Полина Алексеевна устроилась работать в госпиталь санитаркой. Скромность и безотказность сочетались в ней с глубокой мудростью и большим чувством собственного достоинства, никогда не переходящего в гордыню. Она ни в малейшей степени не навязывала себя окружающим, старалась держаться в тени. Регулярные посещения церкви, в постные дни — тюря и овсяный кисель, работы по дому, уход за курами — всё делалось тихо и незаметно. Она не вела длинных разговоров, но если говорила, то это было всегда к месту и умно. Никого не осуждая, она умела молча выразить своё неодобрение чьим-то словам или поступкам. А критерий у неё, так же как и у сестёр, всегда был один: честность, порядочность, скромность, естественность в поведении.

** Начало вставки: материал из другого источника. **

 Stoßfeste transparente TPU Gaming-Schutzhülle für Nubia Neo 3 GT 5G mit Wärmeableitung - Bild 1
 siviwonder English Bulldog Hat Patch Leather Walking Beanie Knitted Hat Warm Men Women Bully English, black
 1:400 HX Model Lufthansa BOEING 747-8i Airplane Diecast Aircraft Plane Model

Невероятная история случилась 18 мая 1942 года. Гости сидели на круглой веранде, мирно пили чай — отмечали именины Ирины Алексеевны и вдруг увидели падающий на них со страшным шумом наш самолёт. Кто-то успел спрятаться под стол. Но всех спасла ёлка, росшая перед верандой. Она задержала самолёт и смягчила удар. Никто не пострадал, и самолёт остался цел, и лётчик жив. Только керосин вытек, но Алексей Осипович успел собрать его в бачки, корыта, вёдра. Лётчик узнал Сергея Николаевича: оказалось, Дурылин читал в их части лекцию. Сохранилась фотография, на которой чётко виден самолёт, уткнувшийся носом в землю перед самой верандой.

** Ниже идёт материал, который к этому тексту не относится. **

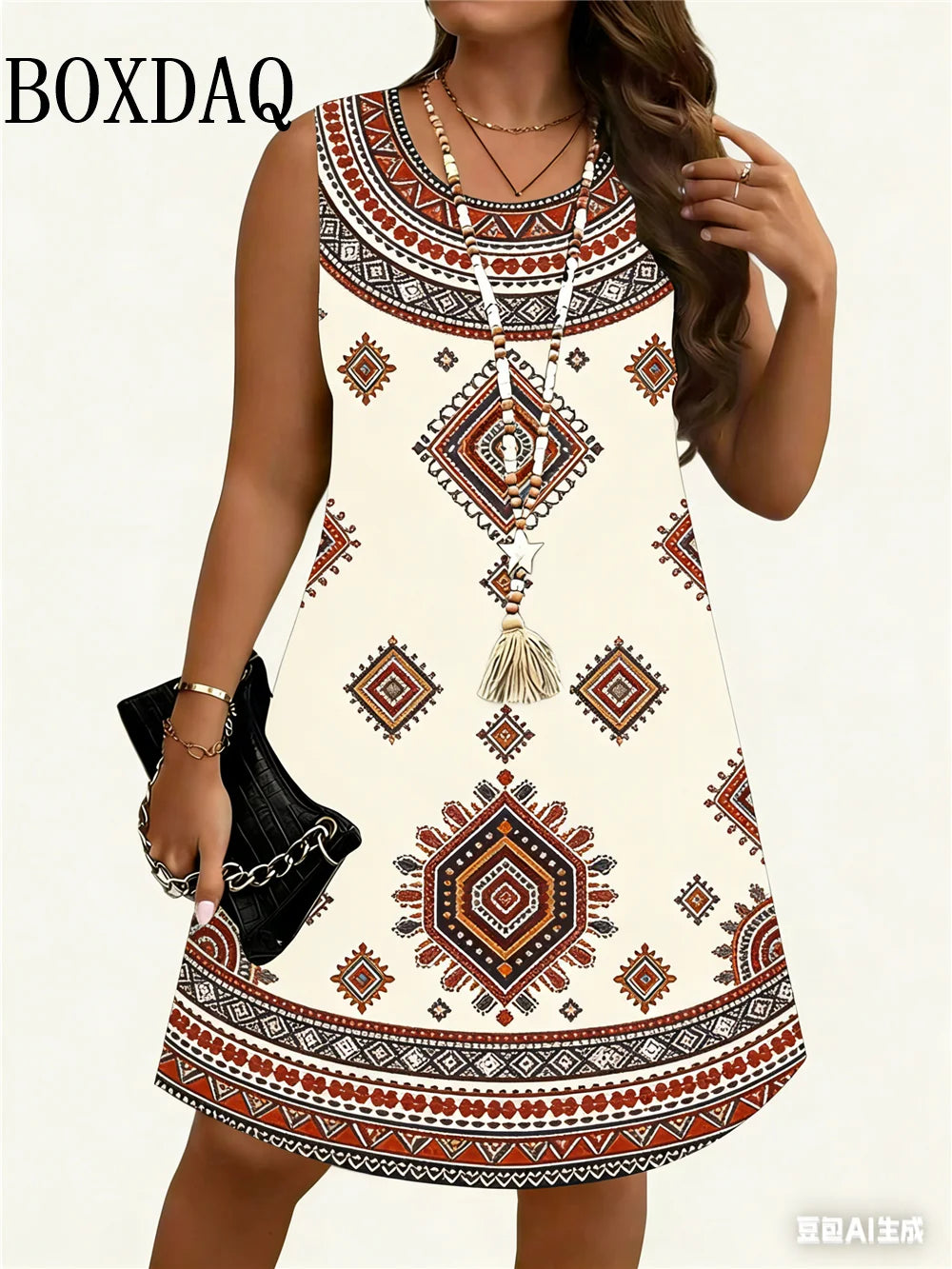 Polka Dot Women Floral Print Summer Short Beach Dress For Woman Floral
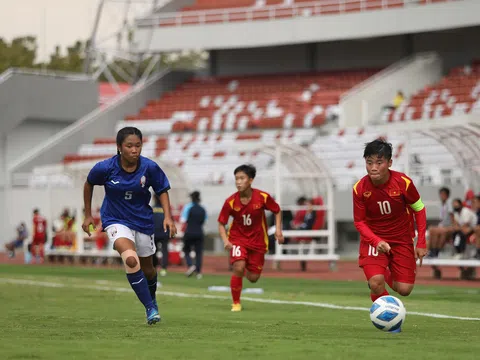 Giải Bóng đá U18 nữ vô địch Đông Nam Á 2022: Việt Nam thắng đậm Campuchia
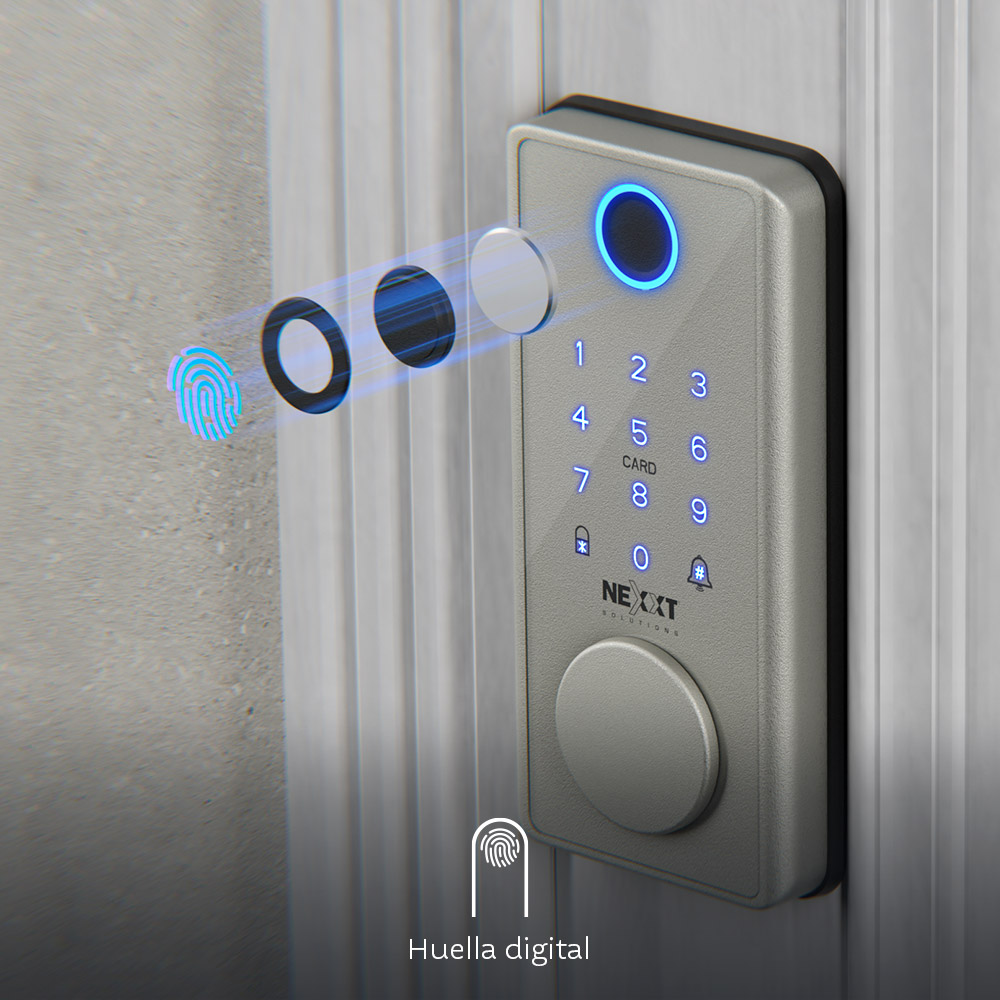 Cerradura inteligente Nexxt con Wi-Fi - Color gris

В годы войны Дурылин считал себя мобилизованным. Издал около пятидесяти работ. Это ряд книг в сериях «Писатели-патриоты великой Родины», «Великие русские люди», в «Массовой библиотеке». Среди них монография «Русские писатели в Отечественной войне 1812 г.»,
В первый год войны немцы подошли так близко, что настоящее и будущее вместились в «сейчас»: бросит ли бомбу на крышу дома вот этот немецкий самолёт. От этого «сейчас» захотелось уйти мыслями в далёкое прошлое, захотелось прямой встречи с давно отцветшим детством, с отшумевшей молодостью, с родными Плетешками, что у Богоявления в Елохове, с Москвой конца XIX века и живой, светлой встречи с отцом, мамой, няней. И Дурылин начал писать воспоминания. Он часто повторял строки К. Н. Батюшкова из стихотворения «Мой гений»: «О память сердца! Ты — сильней / Рассудка памяти печальной…»

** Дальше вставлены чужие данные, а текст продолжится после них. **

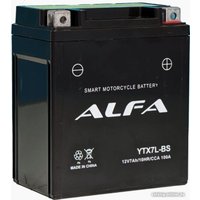 Мотоциклетный аккумулятор ALFA YTX7L-BS (7 А·ч)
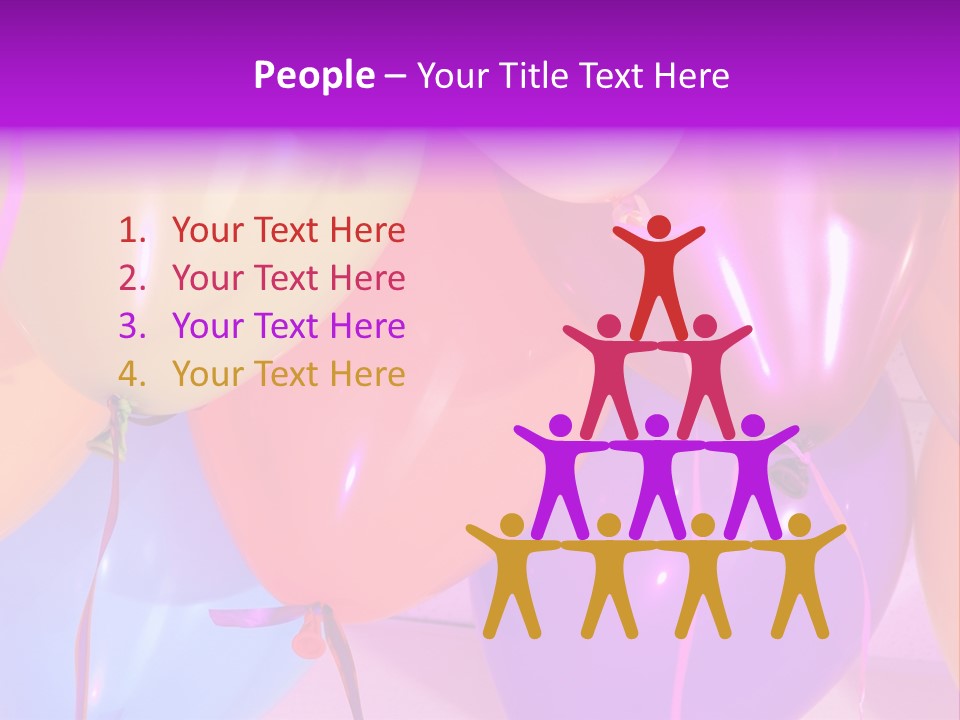 Anniversary Birthday Inflatable PowerPoint Template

«Сколько злых сил враждует на свете с былым, — записывает Сергей Николаевич, — скучно их перечислять, но все они хотели бы, чтобы у целой страны, у целого народа и у отдельного человека не было его былого, ещё точнее: чтобы не было воспоминаний о былом». Он убеждён, что только бессмертная душа человека даёт ему возможность помнить всю свою жизнь от рождения до старости, на протяжении всего земного существования, и в этом заключён стержень человека как личности. «Вспоминая, я живу сам и оживляю других, поглощённых временем, более того: я живу в других, я живу в чужом или стороннем бытии, как в своём собственном» [447] . Он приводит строки стихотворения К. К. Случевского, созвучного его мыслям:
447
Вступление к запискам «В родном углу» // Дурылин С. Н. Собрание сочинений: В 3 т. T. 1. С. 13–15.
Судя по сохранившимся двум вариантам плана воспоминаний, они остались неоконченными. Первую главу «Москва» он написал в 1928 году, последнюю — «Русские» — в 1953-м. Воспоминания в разных вариантах имеют два названия: «Записки С. Раевского» и «В родном углу». К циклу «В родном углу» примыкают и все воспоминания Дурылина о людях, которые составляли часть его биографии: Л. Толстой, отец Анатолий Оптинский (Потапов), отец Алексий Мечёв, В. В. Розанов, В. А. Кожевников, отец Иосиф Фудель, звонарь московского Сретенского монастыря П. Ф. Гедике и др. Это живой рассказ о своих отношениях с каждым из них, беседах, о связанных с ними событиях, свидетелем и/ или слушателем которых он был.